Module device_cache 

Source
Expand description

Shared host-side scaffolding for every cudarc-backed module under src/gpu/* and src/solver/gpu/*.

Before this module existed, each device backend (bms_flex, survival_flex, polya_gamma, reml_trace, …) carried its own near-identical copy of two patterns:

  1. A power-of-two bucketed free list of reusable f64 device slices (the per-backend DeviceArena).
  2. A OnceLock<Result<{module: Arc<CudaModule>}, GpuError>> that NVRTC-compiled one source string the first time the backend dispatched and cached the resulting module for the process lifetime.

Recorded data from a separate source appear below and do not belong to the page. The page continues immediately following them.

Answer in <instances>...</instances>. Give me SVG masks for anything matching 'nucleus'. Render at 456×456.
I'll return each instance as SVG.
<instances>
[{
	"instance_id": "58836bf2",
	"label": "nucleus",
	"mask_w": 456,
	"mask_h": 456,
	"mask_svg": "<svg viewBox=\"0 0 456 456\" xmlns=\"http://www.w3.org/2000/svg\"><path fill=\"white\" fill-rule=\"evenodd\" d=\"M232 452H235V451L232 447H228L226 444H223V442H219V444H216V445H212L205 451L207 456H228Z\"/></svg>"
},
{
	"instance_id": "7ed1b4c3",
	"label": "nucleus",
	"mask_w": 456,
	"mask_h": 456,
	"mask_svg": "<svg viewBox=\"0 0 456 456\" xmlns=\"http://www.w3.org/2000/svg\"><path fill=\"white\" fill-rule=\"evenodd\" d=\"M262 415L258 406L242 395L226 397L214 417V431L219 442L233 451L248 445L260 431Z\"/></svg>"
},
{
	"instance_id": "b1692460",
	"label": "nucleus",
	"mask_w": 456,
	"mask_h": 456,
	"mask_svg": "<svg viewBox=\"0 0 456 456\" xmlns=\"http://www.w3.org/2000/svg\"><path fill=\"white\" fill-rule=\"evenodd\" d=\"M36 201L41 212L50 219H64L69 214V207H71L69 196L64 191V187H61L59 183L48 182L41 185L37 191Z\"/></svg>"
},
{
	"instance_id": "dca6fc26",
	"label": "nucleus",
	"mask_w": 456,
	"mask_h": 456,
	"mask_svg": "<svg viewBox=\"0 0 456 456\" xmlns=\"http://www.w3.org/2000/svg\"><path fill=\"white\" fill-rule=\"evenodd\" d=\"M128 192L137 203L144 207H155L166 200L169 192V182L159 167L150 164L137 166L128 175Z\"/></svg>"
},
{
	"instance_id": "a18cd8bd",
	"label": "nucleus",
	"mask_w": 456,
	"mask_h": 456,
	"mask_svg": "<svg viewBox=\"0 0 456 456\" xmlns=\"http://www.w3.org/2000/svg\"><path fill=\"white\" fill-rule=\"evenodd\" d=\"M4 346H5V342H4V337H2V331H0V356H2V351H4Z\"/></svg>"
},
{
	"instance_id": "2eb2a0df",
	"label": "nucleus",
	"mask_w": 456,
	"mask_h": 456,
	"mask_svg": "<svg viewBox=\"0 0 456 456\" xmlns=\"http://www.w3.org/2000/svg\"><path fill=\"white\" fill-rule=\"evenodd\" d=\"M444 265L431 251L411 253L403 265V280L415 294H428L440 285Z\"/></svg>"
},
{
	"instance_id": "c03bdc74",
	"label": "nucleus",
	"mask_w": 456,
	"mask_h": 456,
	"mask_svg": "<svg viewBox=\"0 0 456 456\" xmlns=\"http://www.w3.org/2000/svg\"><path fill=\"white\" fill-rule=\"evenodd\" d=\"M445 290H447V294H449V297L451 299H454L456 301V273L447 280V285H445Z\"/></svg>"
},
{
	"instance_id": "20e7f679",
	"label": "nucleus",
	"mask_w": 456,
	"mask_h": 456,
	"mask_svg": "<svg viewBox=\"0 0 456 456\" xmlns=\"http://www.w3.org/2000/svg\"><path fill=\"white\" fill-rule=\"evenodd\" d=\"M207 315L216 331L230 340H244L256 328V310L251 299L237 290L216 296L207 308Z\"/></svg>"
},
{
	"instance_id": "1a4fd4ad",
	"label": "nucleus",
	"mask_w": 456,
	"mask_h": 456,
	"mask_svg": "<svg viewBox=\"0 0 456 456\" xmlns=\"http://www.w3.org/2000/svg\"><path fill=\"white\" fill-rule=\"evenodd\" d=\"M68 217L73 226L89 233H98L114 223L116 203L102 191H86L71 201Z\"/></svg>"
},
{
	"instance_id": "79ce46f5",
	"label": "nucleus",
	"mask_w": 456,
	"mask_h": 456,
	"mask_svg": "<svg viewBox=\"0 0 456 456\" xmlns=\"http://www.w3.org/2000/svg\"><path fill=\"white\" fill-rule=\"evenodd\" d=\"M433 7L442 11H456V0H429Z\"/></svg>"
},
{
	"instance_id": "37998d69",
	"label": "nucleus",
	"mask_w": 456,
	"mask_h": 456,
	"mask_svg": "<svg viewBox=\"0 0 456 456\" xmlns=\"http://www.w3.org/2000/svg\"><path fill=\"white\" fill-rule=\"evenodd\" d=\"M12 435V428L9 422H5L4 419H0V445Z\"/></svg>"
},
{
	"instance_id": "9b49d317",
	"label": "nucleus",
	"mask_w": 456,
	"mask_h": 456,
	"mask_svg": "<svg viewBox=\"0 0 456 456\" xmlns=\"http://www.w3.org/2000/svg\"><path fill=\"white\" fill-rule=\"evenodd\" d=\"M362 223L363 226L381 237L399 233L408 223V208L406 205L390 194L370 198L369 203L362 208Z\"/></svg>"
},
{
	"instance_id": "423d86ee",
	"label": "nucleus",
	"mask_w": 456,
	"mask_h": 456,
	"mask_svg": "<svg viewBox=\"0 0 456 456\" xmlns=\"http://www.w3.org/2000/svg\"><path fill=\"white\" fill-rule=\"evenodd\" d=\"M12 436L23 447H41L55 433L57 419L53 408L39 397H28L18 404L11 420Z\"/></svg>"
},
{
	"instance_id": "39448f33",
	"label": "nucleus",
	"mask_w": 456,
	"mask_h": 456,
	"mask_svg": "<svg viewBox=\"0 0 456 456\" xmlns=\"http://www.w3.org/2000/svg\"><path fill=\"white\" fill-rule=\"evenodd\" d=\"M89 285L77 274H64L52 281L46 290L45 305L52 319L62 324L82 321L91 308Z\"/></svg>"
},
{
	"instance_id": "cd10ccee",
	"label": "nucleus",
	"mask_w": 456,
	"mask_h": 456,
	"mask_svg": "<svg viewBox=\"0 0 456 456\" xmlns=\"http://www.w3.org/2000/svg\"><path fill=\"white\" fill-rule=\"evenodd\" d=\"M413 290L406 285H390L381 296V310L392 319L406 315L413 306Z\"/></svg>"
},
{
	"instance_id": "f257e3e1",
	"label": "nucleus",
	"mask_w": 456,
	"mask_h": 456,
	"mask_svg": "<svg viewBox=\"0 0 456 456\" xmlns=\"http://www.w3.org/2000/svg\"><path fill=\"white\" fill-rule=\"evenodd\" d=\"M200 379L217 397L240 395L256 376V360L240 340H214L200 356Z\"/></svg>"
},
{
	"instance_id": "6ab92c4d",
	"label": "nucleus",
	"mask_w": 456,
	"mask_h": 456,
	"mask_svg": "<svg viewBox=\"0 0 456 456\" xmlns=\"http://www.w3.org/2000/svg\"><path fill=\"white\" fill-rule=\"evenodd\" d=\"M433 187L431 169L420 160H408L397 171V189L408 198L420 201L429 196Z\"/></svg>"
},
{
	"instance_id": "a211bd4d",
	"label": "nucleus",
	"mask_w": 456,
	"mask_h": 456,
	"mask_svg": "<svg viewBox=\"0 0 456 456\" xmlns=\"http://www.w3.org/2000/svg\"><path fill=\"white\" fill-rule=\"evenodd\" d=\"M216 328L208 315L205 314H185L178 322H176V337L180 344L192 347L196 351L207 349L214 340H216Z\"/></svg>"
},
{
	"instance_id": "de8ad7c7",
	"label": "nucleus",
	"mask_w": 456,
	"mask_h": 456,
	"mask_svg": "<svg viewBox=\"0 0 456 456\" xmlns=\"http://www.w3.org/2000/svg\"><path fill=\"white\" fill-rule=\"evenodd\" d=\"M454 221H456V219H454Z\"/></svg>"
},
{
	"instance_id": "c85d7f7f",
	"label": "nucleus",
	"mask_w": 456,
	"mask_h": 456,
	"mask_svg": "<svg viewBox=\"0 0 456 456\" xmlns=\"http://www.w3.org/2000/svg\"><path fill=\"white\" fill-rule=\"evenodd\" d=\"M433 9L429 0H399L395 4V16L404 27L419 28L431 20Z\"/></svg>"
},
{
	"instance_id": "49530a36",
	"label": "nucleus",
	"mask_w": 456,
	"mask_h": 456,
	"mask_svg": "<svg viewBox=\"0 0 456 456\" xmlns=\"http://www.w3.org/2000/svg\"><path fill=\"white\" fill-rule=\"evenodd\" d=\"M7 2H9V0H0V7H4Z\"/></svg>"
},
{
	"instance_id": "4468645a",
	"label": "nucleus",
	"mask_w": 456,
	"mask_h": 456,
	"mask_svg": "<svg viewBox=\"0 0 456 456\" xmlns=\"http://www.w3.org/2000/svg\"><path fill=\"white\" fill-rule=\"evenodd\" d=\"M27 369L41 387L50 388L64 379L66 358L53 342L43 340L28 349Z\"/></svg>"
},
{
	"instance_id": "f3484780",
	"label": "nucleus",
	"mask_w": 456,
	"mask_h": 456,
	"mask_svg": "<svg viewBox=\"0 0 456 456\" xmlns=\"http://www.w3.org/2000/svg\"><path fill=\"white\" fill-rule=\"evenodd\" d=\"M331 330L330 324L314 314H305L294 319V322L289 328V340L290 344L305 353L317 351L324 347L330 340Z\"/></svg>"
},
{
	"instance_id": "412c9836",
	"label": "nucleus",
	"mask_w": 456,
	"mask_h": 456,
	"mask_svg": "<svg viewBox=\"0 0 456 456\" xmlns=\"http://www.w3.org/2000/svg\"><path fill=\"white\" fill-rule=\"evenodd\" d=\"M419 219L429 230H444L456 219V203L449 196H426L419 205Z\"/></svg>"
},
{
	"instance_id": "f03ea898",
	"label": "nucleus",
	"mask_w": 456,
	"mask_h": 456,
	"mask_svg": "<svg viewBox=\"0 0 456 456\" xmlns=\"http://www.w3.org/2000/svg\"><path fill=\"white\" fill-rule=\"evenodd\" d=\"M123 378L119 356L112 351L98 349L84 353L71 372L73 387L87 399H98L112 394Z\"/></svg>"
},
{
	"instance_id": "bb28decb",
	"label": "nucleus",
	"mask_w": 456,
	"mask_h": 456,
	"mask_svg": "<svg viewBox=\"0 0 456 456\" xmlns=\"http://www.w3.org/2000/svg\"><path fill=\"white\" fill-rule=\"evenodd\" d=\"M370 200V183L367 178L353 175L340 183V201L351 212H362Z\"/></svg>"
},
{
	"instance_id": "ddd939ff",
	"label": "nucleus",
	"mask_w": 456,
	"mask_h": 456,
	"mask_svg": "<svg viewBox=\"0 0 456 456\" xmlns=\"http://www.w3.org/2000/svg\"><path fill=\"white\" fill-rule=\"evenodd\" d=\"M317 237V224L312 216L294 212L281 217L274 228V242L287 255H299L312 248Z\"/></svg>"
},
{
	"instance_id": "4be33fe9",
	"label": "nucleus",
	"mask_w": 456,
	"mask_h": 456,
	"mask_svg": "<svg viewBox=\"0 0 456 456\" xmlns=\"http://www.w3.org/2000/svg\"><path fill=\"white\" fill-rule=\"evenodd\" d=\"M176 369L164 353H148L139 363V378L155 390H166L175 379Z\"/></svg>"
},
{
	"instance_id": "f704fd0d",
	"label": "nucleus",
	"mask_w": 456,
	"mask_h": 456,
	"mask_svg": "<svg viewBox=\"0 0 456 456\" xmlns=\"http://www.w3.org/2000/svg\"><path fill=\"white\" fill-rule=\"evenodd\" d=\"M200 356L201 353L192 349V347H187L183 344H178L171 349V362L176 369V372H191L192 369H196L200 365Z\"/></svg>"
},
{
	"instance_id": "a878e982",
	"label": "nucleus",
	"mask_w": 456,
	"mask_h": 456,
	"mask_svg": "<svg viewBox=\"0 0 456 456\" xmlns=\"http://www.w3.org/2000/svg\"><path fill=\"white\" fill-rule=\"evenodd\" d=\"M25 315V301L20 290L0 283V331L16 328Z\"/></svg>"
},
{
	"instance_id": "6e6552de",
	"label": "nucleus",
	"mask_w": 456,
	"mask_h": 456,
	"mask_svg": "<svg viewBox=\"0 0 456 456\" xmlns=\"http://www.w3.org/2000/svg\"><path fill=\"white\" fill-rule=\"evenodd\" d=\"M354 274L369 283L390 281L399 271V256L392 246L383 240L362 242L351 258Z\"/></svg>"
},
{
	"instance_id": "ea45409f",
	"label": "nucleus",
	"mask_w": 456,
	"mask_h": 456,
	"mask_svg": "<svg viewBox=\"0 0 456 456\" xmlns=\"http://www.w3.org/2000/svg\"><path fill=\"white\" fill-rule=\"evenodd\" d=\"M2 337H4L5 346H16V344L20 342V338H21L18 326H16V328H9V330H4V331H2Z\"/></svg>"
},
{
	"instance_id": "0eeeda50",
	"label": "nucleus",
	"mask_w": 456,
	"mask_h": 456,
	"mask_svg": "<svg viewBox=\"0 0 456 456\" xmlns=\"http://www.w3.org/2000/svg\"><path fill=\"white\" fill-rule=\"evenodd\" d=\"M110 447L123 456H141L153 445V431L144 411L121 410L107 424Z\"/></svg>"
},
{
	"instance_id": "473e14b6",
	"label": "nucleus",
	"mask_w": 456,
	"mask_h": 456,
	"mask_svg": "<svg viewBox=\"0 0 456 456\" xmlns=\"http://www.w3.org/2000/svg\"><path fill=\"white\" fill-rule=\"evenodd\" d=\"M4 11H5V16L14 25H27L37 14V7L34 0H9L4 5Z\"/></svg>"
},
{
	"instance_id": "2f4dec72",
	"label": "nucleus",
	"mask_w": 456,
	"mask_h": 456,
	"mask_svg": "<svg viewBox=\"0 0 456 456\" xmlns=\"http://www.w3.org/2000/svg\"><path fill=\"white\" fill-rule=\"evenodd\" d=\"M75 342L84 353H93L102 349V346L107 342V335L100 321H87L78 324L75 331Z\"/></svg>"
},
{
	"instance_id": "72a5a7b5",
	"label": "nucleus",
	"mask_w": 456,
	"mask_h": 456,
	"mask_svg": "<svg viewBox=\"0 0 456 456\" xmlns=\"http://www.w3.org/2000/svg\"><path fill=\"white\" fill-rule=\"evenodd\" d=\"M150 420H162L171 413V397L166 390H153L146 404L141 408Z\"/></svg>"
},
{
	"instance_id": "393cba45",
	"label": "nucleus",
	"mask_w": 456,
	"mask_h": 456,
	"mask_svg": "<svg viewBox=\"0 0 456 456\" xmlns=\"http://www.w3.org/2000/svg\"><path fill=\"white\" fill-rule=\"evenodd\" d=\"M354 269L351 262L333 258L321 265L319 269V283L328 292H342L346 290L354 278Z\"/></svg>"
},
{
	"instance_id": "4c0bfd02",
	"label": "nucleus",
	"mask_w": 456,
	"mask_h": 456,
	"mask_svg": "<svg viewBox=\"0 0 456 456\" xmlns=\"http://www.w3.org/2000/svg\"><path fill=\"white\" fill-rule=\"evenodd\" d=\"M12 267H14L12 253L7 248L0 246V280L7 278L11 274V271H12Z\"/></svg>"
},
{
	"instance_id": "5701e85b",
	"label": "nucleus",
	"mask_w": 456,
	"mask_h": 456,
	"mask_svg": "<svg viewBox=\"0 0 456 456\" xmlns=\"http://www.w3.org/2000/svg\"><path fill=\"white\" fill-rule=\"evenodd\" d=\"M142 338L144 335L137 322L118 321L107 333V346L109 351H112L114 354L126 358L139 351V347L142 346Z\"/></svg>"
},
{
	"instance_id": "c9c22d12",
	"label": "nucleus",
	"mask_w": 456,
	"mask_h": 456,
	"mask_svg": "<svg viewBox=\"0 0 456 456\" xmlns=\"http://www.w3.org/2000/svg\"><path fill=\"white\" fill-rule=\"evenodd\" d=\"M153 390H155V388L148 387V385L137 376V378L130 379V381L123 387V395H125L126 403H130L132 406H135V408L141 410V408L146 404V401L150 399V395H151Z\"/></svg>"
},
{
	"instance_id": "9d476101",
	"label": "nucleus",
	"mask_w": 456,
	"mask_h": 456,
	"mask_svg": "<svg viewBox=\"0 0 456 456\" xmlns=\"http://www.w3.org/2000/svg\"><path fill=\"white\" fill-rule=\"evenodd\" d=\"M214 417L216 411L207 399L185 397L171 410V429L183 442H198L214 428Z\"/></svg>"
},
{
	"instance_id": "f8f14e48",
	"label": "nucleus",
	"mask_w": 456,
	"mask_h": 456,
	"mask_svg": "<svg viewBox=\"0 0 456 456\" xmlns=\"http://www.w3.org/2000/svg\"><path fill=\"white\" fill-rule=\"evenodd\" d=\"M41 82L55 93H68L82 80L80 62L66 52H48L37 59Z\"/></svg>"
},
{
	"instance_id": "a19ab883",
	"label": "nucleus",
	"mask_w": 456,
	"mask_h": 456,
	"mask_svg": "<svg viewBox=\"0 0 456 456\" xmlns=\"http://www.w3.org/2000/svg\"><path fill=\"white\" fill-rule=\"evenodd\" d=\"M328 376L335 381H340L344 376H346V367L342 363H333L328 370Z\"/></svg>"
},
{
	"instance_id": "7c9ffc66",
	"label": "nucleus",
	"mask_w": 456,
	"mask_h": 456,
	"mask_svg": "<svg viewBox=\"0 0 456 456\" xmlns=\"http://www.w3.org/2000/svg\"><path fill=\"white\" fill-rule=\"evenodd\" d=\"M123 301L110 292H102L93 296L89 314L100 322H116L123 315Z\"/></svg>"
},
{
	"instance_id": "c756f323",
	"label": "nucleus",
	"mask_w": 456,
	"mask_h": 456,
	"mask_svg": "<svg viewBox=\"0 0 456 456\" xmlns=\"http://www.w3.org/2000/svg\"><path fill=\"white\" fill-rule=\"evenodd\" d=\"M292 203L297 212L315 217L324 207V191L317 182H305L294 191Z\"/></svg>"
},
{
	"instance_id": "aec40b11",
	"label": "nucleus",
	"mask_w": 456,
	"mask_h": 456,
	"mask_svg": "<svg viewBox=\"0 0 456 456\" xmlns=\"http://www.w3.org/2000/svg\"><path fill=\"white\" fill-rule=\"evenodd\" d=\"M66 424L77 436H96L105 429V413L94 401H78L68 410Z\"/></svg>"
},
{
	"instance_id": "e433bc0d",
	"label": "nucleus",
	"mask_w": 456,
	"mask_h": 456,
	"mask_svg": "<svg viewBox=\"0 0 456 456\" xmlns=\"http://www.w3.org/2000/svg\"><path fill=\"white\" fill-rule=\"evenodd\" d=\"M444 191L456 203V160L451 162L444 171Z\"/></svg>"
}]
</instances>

Both are now provided here so every cudarc backend points at the same implementation. The migration is atomic: no per-backend DeviceArena type, no per-backend ad-hoc OnceLock, no transitional shim.

Structs§

DeviceArena
Power-of-two bucketed free list of f64 device slices.
PtxModuleCache
Process-wide NVRTC module cache for a single PTX source string.

Functions§

compile_ptx_arch
Compile a kernel source string to PTX with the SAME device-keyed NVRTC options PtxModuleCache::get_or_compile uses — crucially the --gpu-architecture pin (#1551), without which NVRTC defaults below sm_60 and rejects atomicAdd(double*, double). Call sites that compile via the bare cudarc::nvrtc::compile_ptx (no options) MUST route through this instead when their kernel uses double atomics, or the device path silently falls back to the CPU.